§ **Data**
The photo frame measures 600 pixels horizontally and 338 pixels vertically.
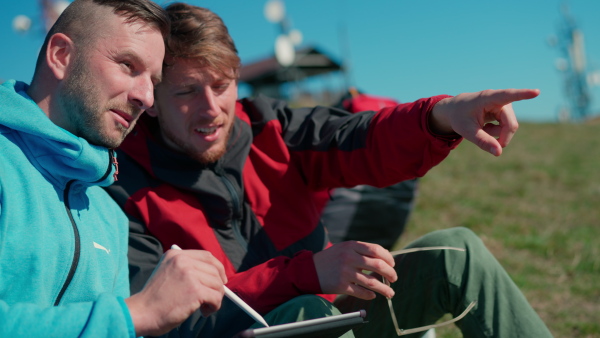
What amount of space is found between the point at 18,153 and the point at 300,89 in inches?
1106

...

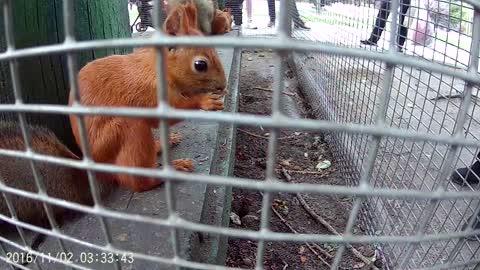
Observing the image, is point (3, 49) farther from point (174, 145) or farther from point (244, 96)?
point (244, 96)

...

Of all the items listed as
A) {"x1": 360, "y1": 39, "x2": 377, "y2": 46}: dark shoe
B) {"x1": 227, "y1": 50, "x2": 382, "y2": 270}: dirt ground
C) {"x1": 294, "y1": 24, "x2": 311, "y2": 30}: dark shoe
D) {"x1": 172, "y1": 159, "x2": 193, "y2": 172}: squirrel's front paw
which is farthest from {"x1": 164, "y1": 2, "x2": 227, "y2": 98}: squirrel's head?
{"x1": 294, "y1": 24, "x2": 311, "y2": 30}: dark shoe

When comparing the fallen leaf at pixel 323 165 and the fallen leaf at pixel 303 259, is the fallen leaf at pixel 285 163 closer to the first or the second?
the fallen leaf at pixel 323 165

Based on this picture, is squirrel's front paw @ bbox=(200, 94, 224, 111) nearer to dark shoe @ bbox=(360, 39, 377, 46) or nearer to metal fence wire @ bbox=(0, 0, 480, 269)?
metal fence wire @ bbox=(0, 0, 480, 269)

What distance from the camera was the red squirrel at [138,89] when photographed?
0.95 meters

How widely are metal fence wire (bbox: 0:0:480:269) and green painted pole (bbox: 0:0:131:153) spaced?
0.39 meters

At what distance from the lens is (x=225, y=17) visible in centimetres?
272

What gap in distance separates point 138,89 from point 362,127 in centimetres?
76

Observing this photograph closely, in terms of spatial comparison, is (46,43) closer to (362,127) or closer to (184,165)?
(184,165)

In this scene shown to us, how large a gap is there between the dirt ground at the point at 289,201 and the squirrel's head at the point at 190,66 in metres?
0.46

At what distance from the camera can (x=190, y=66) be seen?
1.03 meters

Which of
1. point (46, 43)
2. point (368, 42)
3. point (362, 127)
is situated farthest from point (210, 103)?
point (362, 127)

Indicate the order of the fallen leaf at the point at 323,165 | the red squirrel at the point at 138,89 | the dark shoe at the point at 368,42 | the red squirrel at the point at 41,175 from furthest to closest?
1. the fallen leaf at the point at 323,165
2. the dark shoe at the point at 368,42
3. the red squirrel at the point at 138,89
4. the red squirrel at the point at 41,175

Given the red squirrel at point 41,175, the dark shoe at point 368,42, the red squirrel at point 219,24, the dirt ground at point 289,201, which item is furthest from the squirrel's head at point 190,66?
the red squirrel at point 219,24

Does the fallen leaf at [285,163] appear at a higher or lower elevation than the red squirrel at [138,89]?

§ **Problem**
Write out word for word the lines that start with the one containing "In this scene" and end with the one containing "1.03 meters", including both of those lines.

§ **Written reply**
In this scene shown to us, how large a gap is there between the dirt ground at the point at 289,201 and the squirrel's head at the point at 190,66 in metres?
0.46

At what distance from the camera can (x=190, y=66) be seen?
1.03 meters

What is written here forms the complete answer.